The vote followed on the heels of passage of the district's budget for fiscal 2015 at Town Meeting on April 28.
There, residents approved the town's share of the schools' fiscal 2015 budget of $17,756,023, including $1.4 million as the town's portion of an extra $1.9 million needed to cover an accounting error that resulted in a spending shortfall for this and subsequent years.
Cuts in spending and various revenue sources enabled school officials to balance the fiscal year 2013 budget while further cuts chipped away at the budget for 2014 bringing it within range of being squared away by use of the excess and deficiencies account.

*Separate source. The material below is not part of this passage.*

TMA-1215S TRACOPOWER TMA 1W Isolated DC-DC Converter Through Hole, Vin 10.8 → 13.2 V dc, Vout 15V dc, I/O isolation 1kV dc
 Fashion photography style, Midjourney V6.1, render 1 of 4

The excess and deficiencies account is made up of money from the regular school budget that for one reason or another ended up unspent. State law allows schools to hold onto a minimum percentage of the unused cash in a special account that can be used for unplanned expenditures or emergencies.
In past weeks, the district has used funds from the account to help balance its books in the shortfall crisis but business and finance director Jared Stanton recommended to the School Committee at its meeting of April 30 to apply the remaining $613,533 to the fiscal 2014 budget to end the imbalance for that year.

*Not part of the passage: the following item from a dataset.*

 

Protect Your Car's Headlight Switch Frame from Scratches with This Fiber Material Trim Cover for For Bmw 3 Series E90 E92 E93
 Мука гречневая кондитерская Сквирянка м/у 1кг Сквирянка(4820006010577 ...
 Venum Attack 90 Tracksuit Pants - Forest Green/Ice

Approving the move, the School Committee's vote had the effect of raising the budget for fiscal 2014 to $35,814,533; something forbidden by law once a budget has been certified.

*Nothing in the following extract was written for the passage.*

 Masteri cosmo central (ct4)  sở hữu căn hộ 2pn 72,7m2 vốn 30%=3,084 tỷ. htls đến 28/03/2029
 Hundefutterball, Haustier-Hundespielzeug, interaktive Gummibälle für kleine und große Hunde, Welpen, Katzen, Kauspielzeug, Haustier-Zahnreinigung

However, an increase is allowed if the Board of Selectmen approve the transfer.
Stanton said that by law, the money remaining in the excess and deficiencies account would need to be reduced to zero at the end of the current fiscal year anyway so that transfer would not harm the district's financial standing.
More money could then be deposited into the account in the future.
With the committee's vote of approval, the books for 2013 and 2014 can finally be closed. In the meantime, however, all eyes are turned to Dunstable, where residents will have the opportunity to vote on its share of the school budget for fiscal 2015, including an added $498,956 needed to cover the year's shortfall.
The good news for the district, according to member James Frey, was that town officials in Dunstable are now behind the shortfall coverage and will recommend it to Town Meeting scheduled for May 12.
Related to the budget crisis, School Committee members also heard from auditors who confirmed that the budget for fiscal 2013 has been squared away with a confirmed $165,615 shortfall paid off.
In the normal course of events, summed up accountant Frank Biron, such a shortfall "was not supposed to happen."
Finally, School Committee members voted to approve a job description for the position of assistant superintendent that included an increase in annual salary from $105,000 to $120,000.
The increase was deemed necessary to attract qualified candidates who, according to the job description, will need to be familiar with budgeting and be able to make spending projections many years down the road.
The hike in pay was also needed because it was believed that more money elsewhere was one of the reasons why current assistant superintendent Kerry Clery chose to take a similar position in another school district.
"We want to get someone of Kerry Clery's capacity," said interim Superintendent Anthony Bent.
When asked if there was sufficient time to conduct a proper search for candidates before the start of the new fiscal year on July 1, incoming superintendent Kristan Rodriguez said she is "optimistic" that there is.